Short task
Report each line in the records below that contains the string "with", copying the line in full.

Data shown
* Start *

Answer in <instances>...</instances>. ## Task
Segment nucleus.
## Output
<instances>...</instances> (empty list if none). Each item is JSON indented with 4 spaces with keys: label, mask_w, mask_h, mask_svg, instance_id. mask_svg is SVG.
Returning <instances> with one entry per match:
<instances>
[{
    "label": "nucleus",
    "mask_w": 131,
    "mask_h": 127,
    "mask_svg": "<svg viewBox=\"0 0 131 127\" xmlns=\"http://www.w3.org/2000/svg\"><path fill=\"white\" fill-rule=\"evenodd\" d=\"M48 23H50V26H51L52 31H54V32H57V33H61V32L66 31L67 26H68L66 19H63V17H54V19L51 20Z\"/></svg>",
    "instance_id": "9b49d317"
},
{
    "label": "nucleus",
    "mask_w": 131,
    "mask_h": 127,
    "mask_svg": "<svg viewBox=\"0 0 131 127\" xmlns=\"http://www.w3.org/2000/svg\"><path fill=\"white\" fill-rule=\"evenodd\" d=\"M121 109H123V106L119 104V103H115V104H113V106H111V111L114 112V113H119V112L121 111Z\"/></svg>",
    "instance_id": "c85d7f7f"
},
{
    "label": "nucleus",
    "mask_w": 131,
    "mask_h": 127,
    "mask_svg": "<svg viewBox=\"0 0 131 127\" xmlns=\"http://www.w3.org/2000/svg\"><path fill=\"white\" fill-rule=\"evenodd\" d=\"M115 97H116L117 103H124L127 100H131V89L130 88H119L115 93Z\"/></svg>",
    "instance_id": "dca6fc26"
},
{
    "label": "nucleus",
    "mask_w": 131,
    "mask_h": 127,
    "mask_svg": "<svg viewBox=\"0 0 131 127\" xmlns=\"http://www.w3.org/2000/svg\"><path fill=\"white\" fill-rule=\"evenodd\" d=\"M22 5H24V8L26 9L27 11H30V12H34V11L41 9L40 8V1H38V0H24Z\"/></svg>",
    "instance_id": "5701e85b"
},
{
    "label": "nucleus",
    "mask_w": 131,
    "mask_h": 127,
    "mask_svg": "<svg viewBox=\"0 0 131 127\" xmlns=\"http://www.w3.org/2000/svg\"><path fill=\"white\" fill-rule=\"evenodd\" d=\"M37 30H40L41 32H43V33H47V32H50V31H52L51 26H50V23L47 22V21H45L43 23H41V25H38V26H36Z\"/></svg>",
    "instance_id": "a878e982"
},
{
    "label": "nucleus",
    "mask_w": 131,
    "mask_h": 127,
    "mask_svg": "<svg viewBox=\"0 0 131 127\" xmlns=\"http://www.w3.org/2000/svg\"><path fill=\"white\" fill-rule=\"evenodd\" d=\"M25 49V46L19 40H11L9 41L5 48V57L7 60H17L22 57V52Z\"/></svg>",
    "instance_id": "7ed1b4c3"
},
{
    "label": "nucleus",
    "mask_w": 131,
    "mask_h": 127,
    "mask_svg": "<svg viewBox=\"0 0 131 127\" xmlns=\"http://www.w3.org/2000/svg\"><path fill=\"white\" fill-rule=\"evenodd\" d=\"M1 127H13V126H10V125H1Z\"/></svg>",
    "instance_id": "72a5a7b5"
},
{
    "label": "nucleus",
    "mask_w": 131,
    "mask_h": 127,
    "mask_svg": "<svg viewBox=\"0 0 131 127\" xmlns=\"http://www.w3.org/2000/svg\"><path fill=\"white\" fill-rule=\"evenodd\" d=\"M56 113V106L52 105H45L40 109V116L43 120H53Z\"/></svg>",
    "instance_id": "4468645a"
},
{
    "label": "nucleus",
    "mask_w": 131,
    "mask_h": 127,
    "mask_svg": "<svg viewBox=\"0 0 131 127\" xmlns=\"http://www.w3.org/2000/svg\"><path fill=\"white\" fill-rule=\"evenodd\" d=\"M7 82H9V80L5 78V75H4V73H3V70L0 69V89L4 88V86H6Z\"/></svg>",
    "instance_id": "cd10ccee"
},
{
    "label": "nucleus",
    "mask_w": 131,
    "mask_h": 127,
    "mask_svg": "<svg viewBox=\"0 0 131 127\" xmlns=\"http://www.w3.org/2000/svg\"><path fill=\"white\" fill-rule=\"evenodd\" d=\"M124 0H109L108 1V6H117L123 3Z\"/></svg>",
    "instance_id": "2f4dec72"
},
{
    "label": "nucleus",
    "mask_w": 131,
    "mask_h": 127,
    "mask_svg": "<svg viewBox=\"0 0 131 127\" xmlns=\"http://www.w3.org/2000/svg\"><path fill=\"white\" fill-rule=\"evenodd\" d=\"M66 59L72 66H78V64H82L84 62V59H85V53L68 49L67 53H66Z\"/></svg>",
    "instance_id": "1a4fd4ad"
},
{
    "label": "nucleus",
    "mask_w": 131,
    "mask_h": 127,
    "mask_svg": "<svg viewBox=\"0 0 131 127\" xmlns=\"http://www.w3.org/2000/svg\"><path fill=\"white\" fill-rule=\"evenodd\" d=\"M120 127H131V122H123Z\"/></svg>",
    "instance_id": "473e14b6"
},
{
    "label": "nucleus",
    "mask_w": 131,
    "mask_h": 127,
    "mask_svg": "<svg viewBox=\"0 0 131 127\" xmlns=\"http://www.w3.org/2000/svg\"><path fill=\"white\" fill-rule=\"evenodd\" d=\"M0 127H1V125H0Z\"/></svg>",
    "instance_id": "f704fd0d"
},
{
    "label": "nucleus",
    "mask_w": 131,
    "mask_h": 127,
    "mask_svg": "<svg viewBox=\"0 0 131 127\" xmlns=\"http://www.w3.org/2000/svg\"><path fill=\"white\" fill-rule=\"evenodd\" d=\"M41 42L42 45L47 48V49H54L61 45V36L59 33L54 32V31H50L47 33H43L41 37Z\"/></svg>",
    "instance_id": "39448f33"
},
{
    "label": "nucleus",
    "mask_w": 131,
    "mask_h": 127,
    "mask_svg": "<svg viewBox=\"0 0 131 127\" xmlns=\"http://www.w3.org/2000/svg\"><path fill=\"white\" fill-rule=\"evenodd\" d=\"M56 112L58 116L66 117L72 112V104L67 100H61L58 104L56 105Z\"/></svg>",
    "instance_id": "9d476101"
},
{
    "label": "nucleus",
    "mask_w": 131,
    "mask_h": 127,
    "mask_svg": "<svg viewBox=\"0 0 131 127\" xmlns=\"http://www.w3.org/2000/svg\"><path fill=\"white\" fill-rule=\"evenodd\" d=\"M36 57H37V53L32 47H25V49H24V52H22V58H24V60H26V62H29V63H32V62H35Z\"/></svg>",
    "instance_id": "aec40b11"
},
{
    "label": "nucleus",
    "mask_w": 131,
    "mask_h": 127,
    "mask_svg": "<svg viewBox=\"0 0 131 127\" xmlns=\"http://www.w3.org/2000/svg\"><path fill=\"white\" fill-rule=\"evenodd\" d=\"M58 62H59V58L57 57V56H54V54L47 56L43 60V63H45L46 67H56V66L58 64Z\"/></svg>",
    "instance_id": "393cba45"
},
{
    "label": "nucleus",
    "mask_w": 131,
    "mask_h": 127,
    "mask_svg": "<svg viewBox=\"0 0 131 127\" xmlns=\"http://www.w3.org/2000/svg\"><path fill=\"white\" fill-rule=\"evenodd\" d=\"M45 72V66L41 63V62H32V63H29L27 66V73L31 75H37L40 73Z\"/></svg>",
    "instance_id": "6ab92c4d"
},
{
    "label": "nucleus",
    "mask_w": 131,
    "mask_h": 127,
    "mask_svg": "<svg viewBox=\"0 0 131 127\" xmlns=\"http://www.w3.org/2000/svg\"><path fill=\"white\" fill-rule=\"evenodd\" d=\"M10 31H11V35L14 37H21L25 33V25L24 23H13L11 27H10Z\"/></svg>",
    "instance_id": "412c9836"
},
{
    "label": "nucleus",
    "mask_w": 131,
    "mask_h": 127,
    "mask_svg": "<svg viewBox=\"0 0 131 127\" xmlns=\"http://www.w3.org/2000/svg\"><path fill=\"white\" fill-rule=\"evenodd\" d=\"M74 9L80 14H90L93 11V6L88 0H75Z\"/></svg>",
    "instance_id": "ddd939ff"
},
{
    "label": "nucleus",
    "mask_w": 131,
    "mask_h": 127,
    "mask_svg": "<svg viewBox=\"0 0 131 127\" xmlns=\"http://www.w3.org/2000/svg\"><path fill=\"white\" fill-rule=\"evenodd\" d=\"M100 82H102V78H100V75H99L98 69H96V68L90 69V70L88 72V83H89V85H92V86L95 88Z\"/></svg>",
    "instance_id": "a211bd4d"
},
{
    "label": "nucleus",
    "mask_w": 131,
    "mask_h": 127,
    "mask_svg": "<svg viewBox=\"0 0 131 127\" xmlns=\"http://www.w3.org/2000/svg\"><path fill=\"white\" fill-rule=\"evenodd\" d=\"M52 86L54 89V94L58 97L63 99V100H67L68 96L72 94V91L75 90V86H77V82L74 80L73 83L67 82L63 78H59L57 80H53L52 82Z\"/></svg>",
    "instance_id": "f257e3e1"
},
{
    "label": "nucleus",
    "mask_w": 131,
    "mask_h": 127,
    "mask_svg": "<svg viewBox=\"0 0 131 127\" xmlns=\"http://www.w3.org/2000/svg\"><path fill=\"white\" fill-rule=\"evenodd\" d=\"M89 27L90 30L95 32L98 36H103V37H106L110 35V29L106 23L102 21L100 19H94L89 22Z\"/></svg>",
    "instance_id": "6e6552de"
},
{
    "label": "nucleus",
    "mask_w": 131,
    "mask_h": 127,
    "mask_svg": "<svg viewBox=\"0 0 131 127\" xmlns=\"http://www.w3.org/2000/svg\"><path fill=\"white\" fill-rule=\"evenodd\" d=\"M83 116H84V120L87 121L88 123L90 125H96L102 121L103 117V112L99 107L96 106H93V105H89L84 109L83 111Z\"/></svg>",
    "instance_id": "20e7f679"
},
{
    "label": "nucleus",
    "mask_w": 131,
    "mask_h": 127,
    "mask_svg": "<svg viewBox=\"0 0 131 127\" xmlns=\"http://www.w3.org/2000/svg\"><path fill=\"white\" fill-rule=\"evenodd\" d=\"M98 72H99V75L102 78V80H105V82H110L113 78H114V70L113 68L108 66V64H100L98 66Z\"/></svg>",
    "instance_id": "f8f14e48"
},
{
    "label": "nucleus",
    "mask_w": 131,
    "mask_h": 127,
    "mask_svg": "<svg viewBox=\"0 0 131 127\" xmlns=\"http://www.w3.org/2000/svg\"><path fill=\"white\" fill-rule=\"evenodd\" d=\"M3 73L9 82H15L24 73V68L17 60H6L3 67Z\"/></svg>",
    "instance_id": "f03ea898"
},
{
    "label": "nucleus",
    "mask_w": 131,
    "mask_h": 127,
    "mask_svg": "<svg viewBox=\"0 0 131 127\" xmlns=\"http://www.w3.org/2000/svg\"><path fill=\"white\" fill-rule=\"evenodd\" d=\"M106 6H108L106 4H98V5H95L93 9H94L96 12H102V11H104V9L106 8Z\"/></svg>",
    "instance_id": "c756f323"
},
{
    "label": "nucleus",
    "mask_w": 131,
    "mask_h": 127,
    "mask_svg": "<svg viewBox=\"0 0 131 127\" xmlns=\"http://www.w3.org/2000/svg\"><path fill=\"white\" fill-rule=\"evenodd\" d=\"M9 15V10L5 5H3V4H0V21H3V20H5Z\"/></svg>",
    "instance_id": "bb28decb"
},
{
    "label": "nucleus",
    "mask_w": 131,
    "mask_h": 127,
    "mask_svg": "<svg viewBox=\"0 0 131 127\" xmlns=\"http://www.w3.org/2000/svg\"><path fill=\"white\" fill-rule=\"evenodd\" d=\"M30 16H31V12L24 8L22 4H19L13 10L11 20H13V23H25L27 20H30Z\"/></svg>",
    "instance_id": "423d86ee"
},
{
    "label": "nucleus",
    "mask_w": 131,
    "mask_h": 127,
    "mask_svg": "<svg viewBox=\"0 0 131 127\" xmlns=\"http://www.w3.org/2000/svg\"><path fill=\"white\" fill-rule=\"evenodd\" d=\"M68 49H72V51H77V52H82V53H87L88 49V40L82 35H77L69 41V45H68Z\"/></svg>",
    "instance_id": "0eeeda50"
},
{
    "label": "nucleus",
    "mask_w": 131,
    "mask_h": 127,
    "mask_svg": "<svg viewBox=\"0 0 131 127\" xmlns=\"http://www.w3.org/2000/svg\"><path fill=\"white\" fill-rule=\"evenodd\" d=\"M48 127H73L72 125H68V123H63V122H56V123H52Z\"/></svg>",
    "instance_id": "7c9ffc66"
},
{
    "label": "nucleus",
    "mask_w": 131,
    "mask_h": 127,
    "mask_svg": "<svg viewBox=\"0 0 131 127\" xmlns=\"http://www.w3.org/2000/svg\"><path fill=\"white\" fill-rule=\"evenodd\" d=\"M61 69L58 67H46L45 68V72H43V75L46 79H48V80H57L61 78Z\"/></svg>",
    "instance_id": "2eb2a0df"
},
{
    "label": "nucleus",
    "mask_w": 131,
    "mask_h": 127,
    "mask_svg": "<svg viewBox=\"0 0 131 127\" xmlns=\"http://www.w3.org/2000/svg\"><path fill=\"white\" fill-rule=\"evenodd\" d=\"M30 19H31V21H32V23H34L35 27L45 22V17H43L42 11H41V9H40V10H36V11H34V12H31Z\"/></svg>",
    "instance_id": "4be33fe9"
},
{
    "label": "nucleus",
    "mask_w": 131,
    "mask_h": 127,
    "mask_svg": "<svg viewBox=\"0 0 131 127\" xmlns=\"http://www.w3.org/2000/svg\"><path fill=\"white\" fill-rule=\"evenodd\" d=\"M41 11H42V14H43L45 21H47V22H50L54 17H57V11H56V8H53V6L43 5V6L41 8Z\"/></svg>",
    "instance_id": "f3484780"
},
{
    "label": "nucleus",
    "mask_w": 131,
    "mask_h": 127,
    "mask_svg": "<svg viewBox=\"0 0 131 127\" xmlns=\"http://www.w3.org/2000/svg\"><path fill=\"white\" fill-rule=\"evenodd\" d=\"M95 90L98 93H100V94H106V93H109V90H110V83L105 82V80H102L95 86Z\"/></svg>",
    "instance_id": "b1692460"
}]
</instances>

* End *
* Start *

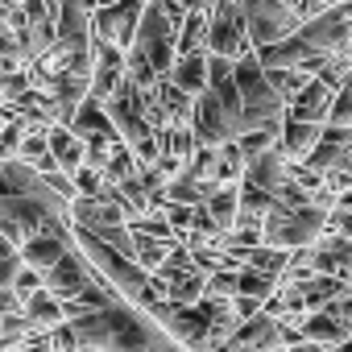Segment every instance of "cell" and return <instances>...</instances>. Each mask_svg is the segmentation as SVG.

* End *
* Start *

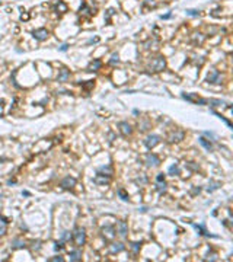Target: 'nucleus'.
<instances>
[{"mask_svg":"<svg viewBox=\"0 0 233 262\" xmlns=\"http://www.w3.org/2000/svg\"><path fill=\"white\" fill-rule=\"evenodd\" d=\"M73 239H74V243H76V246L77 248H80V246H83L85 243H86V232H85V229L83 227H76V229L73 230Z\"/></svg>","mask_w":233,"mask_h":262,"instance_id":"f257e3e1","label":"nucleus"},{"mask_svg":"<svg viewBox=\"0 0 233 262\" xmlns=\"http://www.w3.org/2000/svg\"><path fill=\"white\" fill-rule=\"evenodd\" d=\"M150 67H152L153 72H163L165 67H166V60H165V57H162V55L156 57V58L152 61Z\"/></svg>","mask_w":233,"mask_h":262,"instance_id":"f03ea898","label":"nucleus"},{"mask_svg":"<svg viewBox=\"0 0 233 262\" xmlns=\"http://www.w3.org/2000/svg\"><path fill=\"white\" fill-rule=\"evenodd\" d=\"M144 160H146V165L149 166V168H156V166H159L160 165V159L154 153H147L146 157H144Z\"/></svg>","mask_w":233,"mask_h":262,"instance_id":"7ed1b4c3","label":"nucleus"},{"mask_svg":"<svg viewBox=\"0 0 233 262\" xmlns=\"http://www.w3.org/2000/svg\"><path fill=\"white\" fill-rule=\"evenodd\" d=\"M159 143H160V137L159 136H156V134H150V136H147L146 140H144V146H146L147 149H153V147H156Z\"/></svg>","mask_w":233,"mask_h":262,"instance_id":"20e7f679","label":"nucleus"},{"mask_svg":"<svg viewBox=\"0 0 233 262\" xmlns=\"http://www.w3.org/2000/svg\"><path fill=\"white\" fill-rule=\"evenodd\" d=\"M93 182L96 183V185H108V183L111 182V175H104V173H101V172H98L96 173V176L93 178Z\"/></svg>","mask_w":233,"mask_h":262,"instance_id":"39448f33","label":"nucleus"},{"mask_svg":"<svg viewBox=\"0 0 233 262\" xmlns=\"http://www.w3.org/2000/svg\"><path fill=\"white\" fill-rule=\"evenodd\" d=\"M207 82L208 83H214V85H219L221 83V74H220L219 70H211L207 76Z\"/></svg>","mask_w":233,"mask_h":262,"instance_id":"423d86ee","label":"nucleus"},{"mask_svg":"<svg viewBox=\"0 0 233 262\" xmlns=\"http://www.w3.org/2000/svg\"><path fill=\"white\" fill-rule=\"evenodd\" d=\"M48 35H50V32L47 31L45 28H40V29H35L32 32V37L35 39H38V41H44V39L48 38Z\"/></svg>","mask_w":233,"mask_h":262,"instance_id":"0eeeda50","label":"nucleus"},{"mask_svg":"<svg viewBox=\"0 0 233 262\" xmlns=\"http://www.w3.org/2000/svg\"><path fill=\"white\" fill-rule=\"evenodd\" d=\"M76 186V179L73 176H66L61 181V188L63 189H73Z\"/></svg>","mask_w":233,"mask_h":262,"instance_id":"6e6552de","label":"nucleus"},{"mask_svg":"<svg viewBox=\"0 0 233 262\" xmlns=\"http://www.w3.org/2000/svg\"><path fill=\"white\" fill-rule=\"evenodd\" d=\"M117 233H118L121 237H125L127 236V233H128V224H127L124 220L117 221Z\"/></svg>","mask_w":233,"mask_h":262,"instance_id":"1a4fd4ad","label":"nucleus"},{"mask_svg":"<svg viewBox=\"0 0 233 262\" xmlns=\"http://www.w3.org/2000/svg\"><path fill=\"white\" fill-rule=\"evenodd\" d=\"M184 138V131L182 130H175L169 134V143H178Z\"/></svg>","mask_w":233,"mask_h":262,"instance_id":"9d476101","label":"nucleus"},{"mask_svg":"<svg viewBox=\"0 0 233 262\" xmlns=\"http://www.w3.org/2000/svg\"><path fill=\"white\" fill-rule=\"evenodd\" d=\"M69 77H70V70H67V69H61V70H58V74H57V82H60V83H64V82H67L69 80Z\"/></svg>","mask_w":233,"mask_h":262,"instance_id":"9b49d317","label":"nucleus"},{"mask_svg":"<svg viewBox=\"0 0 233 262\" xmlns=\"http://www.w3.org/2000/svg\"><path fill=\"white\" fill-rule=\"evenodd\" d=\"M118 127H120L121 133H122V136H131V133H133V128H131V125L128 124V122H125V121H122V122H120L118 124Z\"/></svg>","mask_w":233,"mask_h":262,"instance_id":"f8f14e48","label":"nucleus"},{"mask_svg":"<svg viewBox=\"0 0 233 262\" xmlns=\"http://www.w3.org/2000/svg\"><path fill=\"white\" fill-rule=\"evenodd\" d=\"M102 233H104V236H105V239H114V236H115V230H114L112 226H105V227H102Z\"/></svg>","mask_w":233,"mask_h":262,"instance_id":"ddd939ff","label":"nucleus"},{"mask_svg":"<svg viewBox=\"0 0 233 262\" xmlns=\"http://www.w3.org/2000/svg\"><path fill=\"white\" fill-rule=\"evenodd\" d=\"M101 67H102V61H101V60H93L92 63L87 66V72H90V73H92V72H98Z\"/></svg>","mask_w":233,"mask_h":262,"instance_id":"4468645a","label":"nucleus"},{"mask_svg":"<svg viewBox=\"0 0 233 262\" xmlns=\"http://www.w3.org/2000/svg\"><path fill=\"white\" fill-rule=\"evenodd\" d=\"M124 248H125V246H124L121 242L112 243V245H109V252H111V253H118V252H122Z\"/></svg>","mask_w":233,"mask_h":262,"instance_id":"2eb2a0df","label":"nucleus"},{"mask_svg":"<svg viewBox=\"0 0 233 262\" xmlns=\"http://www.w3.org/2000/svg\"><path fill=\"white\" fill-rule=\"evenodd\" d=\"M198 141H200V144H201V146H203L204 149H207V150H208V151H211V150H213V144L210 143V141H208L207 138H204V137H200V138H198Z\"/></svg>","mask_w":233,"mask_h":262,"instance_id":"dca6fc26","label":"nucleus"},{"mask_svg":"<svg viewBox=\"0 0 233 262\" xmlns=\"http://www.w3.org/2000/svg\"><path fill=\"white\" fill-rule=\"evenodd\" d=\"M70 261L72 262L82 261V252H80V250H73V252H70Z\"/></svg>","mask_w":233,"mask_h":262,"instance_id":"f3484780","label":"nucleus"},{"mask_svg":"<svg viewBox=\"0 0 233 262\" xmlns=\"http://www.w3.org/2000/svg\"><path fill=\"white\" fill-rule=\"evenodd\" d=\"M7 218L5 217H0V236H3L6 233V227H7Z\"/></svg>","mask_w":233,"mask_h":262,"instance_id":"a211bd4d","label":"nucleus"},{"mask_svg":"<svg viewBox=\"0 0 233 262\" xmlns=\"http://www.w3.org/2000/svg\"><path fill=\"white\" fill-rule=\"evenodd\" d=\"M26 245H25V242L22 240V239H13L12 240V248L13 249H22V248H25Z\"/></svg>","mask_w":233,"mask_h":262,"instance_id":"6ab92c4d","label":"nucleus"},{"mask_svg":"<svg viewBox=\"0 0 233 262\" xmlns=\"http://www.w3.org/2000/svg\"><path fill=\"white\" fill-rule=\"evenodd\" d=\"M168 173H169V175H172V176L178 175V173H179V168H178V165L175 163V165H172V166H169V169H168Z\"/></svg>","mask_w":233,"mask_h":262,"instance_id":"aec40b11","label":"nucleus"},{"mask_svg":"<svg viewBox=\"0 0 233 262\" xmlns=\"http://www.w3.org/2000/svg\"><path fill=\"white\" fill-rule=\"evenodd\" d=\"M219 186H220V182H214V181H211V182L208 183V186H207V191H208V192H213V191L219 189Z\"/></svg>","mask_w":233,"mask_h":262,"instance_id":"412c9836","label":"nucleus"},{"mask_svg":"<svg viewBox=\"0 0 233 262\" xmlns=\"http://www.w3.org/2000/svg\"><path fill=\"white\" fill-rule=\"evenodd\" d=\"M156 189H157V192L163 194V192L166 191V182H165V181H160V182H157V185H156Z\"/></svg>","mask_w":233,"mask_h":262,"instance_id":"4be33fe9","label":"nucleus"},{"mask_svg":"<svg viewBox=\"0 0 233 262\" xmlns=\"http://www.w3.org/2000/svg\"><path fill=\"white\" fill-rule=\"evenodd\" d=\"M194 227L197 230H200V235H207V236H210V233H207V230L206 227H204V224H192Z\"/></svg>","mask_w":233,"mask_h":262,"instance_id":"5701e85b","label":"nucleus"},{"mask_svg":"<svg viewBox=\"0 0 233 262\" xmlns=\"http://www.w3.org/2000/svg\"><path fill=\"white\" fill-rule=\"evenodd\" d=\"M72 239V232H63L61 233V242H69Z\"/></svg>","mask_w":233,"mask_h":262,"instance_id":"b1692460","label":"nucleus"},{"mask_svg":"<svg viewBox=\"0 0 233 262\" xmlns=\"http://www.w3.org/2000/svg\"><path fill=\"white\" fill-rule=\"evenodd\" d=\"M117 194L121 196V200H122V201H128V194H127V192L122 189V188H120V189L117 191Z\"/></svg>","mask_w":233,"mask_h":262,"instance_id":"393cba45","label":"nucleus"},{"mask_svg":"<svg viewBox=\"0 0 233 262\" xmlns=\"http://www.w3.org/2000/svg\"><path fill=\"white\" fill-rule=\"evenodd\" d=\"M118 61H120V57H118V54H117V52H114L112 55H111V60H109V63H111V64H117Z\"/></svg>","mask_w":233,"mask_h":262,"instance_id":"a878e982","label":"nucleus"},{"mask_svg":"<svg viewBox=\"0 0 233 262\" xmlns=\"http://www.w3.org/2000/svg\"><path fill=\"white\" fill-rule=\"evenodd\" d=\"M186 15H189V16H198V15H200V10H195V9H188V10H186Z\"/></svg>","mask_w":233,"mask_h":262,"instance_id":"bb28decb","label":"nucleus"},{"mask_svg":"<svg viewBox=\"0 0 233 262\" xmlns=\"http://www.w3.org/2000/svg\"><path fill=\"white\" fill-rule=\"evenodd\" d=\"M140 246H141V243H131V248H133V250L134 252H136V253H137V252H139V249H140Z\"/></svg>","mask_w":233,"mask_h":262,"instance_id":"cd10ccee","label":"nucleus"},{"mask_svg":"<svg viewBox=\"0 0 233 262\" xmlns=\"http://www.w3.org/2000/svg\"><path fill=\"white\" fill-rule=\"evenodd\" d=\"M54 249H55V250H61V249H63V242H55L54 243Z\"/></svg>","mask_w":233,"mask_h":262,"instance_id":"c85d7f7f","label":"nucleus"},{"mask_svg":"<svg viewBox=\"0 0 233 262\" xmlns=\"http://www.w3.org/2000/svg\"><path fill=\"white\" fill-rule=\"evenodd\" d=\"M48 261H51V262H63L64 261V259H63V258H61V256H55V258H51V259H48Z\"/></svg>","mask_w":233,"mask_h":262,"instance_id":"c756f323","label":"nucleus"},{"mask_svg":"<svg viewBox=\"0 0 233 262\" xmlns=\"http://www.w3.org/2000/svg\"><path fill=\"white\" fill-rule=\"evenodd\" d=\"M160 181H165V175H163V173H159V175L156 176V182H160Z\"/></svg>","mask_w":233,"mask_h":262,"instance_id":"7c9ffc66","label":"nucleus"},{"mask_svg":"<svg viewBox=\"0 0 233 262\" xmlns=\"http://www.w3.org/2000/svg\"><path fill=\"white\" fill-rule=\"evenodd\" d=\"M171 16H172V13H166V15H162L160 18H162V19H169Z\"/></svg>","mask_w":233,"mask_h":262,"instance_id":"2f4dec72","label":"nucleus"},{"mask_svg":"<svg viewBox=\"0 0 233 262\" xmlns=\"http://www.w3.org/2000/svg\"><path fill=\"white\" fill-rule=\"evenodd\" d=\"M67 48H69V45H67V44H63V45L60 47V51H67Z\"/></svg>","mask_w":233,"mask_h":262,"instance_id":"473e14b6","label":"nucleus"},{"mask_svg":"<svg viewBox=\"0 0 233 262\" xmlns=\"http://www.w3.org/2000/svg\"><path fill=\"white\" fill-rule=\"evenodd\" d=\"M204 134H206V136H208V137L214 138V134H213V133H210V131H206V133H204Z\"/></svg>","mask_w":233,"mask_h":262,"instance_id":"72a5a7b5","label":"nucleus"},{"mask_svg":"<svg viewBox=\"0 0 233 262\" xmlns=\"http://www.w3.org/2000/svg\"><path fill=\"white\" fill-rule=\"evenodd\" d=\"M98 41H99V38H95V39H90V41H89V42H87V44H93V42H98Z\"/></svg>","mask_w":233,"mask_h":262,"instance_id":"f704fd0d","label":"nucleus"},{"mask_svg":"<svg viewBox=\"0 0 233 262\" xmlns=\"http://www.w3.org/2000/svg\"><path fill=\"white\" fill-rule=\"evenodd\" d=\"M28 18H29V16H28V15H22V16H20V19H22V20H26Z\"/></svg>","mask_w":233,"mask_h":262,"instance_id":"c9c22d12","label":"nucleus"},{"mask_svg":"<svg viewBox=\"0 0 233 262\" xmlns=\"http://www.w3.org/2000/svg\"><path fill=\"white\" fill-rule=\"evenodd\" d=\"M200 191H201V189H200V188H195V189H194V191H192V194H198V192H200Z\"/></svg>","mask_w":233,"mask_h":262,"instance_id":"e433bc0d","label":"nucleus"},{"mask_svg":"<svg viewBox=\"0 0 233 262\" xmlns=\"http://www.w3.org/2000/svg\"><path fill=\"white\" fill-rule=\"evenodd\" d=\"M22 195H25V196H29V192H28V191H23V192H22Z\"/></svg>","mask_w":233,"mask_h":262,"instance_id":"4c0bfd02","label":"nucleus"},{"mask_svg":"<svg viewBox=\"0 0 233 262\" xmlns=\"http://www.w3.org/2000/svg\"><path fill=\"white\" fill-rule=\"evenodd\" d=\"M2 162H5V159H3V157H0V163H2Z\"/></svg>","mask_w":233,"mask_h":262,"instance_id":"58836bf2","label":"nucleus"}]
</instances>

* End *

Result of the task
<instances>...</instances> (empty list if none). Each item is JSON indented with 4 spaces with keys: label, mask_w, mask_h, mask_svg, instance_id. mask_svg is SVG.
Returning <instances> with one entry per match:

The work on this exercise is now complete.